The weekend’s “stunning defeat” of Ronda Rousey, Ultimate Fighting Championship (UFC) superstar, has demonstrated that when it comes to betting on sports, there is no such thing as a sure winner.
Usually the majority of money wagered on any sporting event is bet on favorites, but this was not the case for Saturday’s title fight between Rousey and challenger Holly Holm. Rousey was such an overwhelming favorite that many bettors took long odds on Holm.
At the Westgate Las Vegas SuperBook she opened at 14-1 but this went down to 8-1 in the weeks leading up to fight.
Michael Grodsky, a spokesperson for betting agency William Hill says he and other bet takers “definitely came out on the wrong side”. He says 96 percent of the wagers backed Holm.
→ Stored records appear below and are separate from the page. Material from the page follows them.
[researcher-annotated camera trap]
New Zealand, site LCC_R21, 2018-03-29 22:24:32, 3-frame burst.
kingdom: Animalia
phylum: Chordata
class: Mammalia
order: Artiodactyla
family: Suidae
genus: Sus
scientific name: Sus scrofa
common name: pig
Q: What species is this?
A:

Although those bets represented just 28 percent of all betting money taken it, any “book paying out more than a quarter of its handle to a 13-2 underdog, loses money in bunches”.
“We needed Rousey just like we typically need Mayweather when he is a big favorite.” he says.
Holm knocked out Rousey with a well timed and executed head kick one minute into the second round of the scheduled three round bout at Etihad Stadium in Melbourne, Australia.
Cage side observers says Rousey was unconscious as she hit the floor and was taken to the hospital after the loss.
R.J. Bell, founder of handicapping website Pregame.com, says more money was put on the Rousey-Holm fight than on any of Rousey’s previous fights.
GM sports book director says the fight drew in bets totaling one-third as much as is typically wagered on an NFL game. He also says most of the money his company took in was on Holm winning. “We did not do well,” he says.
The official fight announcer and commentator Joe Rogan, described the bout as the “biggest upset” in the history of UFC.
A former boxer and kickboxer, Holm is now the first athlete, male or female, to win world titles in both boxing and UFC.